Distillations magazine

Unexpected Stories from Science’s Past
October 17, 2015 Early Science & Alchemy

Tryals and Tribulations

Doctors battle for supremacy in the 17th century.

About SUPPORT OUR WORK

On the night of February 1, 1685, King Charles II went to bed at Whitehall Palace in London with a sore foot. The next morning he could barely speak, and while a servant tried to shave him, he collapsed—rendered temporarily unconscious by a seizure. Within hours more than a dozen doctors from the Royal College of Physicians arrived at the palace. One physician slashed the king’s arm open with a knife, taking 16 ounces of blood. Others fed him a raft of different concoctions, including one made from ground-up human skulls. Doctors administered enema after enema to purge Charles’s stomach and bowels, and then burned the king with scalding hot cups and irons that left his body covered in blisters. The remedies continued until the king died on February 6, 1685.

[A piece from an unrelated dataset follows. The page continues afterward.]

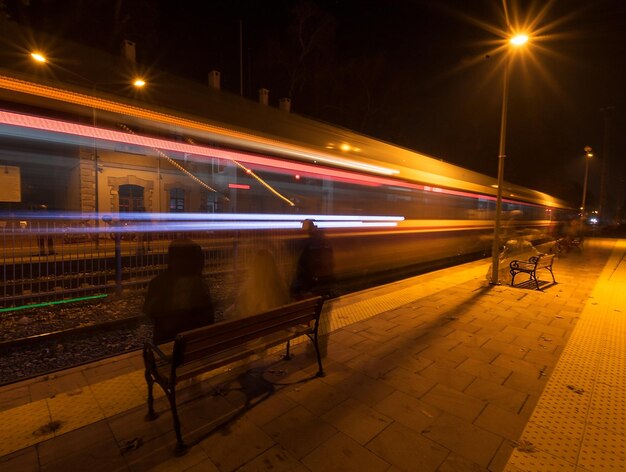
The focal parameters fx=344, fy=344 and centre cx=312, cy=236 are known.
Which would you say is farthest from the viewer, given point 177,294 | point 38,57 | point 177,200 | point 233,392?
point 177,200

Such treatments may strike us today as torturous, but for the king’s doctors these practices were standard. Like other 16th- and 17th-century physicians trained at elite universities, these men followed the teachings of ancient Greek philosophers, including Aristotle and Galen of Pergamon, who lived in the 2nd century. Galenics, as these doctors called themselves, believed that human health was dictated by the balance and imbalance of four bodily fluids—yellow bile, black bile, blood, and phlegm—known as humors. Much earlier Hippocrates, a Greek physician, had applied the theory of four elements (air, fire, water, earth) to human health by assigning each one to a bodily fluid; Galen expanded this theory into the humors. When a person took ill, the Galenics believed a cure could be found by rebalancing the humors through diet and exercise, as well as through bleedings, burnings, and enemas.

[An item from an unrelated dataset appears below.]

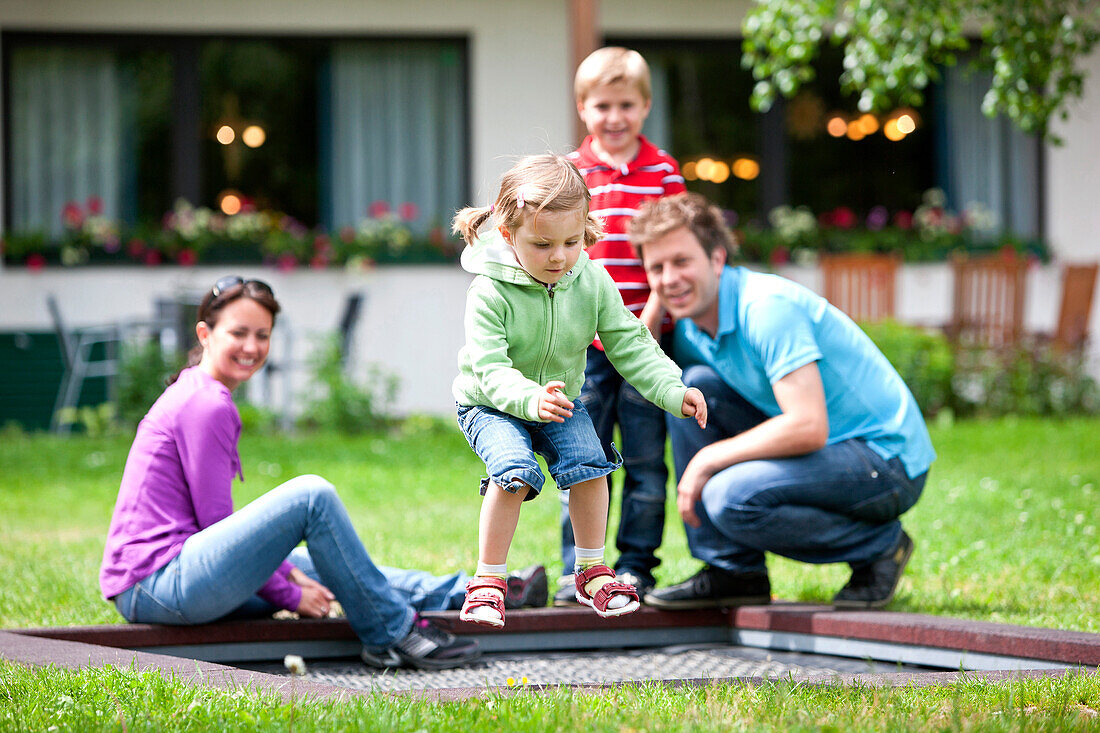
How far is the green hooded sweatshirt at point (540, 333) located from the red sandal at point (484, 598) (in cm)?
38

In the 16th and 17th centuries many thinkers began to question received knowledge, turning instead to observation and experimentation. One such man was Jan Baptista van Helmont, a Flemish natural philosopher who believed Galen—and thus the Galenics—had gotten things wrong. Unlike his Galenic counterparts, van Helmont refused to rely on theoretical reasoning or ancient authorities and instead approached illness with empiricism. He discovered that chemical reactions could produce substances that were neither solids nor liquids and coined the term gas to describe them. (Robert Boyle based much of his research on gases on van Helmont’s work.)

Van Helmont’s gases were capable of transmitting disease and were unaffected by Galenical treatments; furthermore, he believed that external forces of disease, such as those carried by gases, interacted with a spiritual entity within the body that regulated bodily functions. Illness occurred when this governing agent was weak, and medical remedies sought to strengthen it so that the body could expel the disease. Rather than the four fluctuating humors, van Helmont argued that only one element formed the basis of life—water—and offered skeptics a demonstration. He put a plant in an earth-filled pot after carefully measuring the weight of plant and soil. The plant was given only water, yet several years later van Helmont found its weight had increased while the weight of the dirt had stayed the same, seemingly proving that the plant only needed water to grow. Van Helmont challenged Galenics to prove the existence of their humors with similar experiments, but they never took the challenge seriously.

Religious zeal powered van Helmont’s medical crusade, and he wielded scripture as a weapon against his adversaries. He found justification for his beliefs in chapter 38 of the apocryphal book Ecclesiasticus, which includes the lines “the Lord created medicines from the earth, and a sensible man will not despise them.” Van Helmont interpreted such words to mean the role of a physician was ordained by God. He would spend the rest of his life trying to convince the world that he was one of those uniquely qualified healers. In van Helmont’s assessment, Galenics, with their heathen Greek ideas, were nothing but frauds.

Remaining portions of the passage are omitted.